Numerical analysis of the stochastic Stefan problem
Jerome Droniou, Muhammad Awais Khan, Kim Ngan Le
TL;DR
The paper tackles the stochastic Stefan problem with multiplicative noise by employing the gradient discretisation method (GDM) to build a unifying numerical framework. It proves convergence of GDM-based schemes to a weak martingale solution using compactness, Skorokhod representation, and martingale representation arguments, and demonstrates the results with two GDs, MLP1 and HMM. The theoretical analysis is complemented by numerical experiments in two dimensions, showing convergence behavior and revealing that observed mushy regions are largely discretization artifacts that vanish with mesh refinement.
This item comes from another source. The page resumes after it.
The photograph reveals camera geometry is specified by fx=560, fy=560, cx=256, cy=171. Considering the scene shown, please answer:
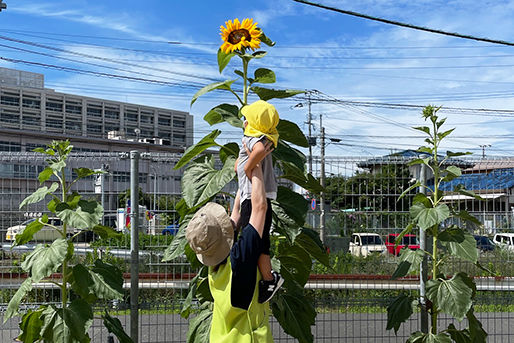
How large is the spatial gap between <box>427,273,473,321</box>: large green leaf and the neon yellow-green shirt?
5.67ft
Overall, the work provides a rigorous, broadly applicable approach to numerically analyzing stochastic moving-boundary problems and validates it through concrete GD implementations.
Abstract
The gradient discretisation method (GDM) -- a generic framework encompassing many numerical methods -- is studied for a general stochastic Stefan problem with multiplicative noise. The convergence of the numerical solutions is proved by compactness method using discrete functional analysis tools, Skorohod theorem and the martingale representation theorem. The generic convergence results established in the GDM framework are applicable to a range of different numerical methods, including for example mass-lumped finite elements, but also some finite volume methods, mimetic methods, lowest-order virtual element methods, etc. Theoretical results are complemented by numerical tests based on two methods that fit in GDM framework.